By the end of the fifth decade after colonization, mechs became the universal answer to the labor shortage. Human brains were combined with artificial bodies, allowing survival under extreme conditions. After a goodly mind-scrub, these hybrids of flesh and machine worked happily enough in the most inhospitable of environments.
At first, only the most heinous of crimes warranted permanent service as a mech, but over time the laws grew more strict, and almost any trespass would do. Prisoners were sentenced with regularity to this grim fate. Their fleshly bodies were removed and discarded like ragged clothing. Their minds were cleansed of negative thoughts, and they were reborn as industrious creatures of blended metal, polymers and submerged brain-tissue.
By the end of the first century after colonization, as fateful events were unfolding on nearby worlds, the creation of new mechs by the ruling class had become a matter of course. The wealth flowing from the enslaved workers now seemed limitless. Privileged families had gone beyond the designation of ‘metals-merchant’ or ‘factory-owner’. They had taken titles for themselves which were now handed down in a hereditary chain. Likewise, the ranks of the laboring classes had become locked in their servile roles. Over the years, they came to provide the critical function of breeding stock for the express purpose of producing the next generation of mech laborers. While those at the bottom felt sullen and abused, those at the top warred among themselves.
Among the mechs, few could be found that were anything but ecstatic with their role. Their minds had been conditioned and altered so that they experienced a rush of dopamine, serotonin and endorphins when their masters were pleased with them. Who could blame a mech guard, for example, if he were to feel ecstasy while collecting a harsh tax payment from a bleeding serf?
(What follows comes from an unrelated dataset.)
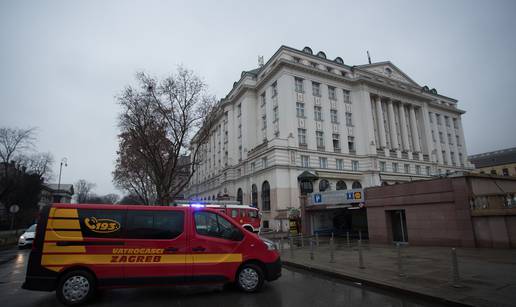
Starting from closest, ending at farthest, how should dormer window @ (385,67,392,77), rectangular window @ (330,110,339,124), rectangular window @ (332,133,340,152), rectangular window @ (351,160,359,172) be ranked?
rectangular window @ (351,160,359,172)
rectangular window @ (332,133,340,152)
rectangular window @ (330,110,339,124)
dormer window @ (385,67,392,77)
There was a sole mech among them, however, who was made differently…
One
An individual awoke with a gasp. He opened his orbs for the first time, snapping polymer orb-shields in confusion. It seemed to him he had a tremendous headache, and felt a dozen other burning, itching sensations as well.
He did not know much, but he knew he was in a strange place. He tried to recall how he had come to be here, but failed. Attempting to reach up to his face, he found himself restrained. Fear jolted his body-but he did not feel a heart racing in his chest.
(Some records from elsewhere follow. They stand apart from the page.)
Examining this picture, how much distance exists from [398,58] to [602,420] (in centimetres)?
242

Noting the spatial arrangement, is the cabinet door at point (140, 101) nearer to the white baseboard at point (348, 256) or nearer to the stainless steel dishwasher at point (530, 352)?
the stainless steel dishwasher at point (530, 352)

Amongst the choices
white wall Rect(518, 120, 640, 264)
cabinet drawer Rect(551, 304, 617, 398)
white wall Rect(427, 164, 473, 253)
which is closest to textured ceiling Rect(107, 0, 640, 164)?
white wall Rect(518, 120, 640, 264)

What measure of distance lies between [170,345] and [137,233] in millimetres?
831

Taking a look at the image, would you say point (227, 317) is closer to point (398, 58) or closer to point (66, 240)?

He looked downward to see what it was that restrained him. Fear changed to horror as he saw he was manacled to a metal table. His horror increased as he saw his hand was not a hand, but a gripper. The metal appendage clacked, its two opposing mandibles snapping together like the claws of a crab. Where had his hand gone?
Sick despair filled him as he realized the truth: he was a mech. He could not recall who he had been, but he was certain he had begun life as a normal human. Confused, his eyes roamed his environment, which consisted of a dusty cubicle no more than a dozen paces wide in any direction. The walls resembled black iron. There were instruments suspended on retractable arms overhead. The arm directly above him terminated in a silent, motionless drill with a diamond point that sparkled no more than six inches from his face.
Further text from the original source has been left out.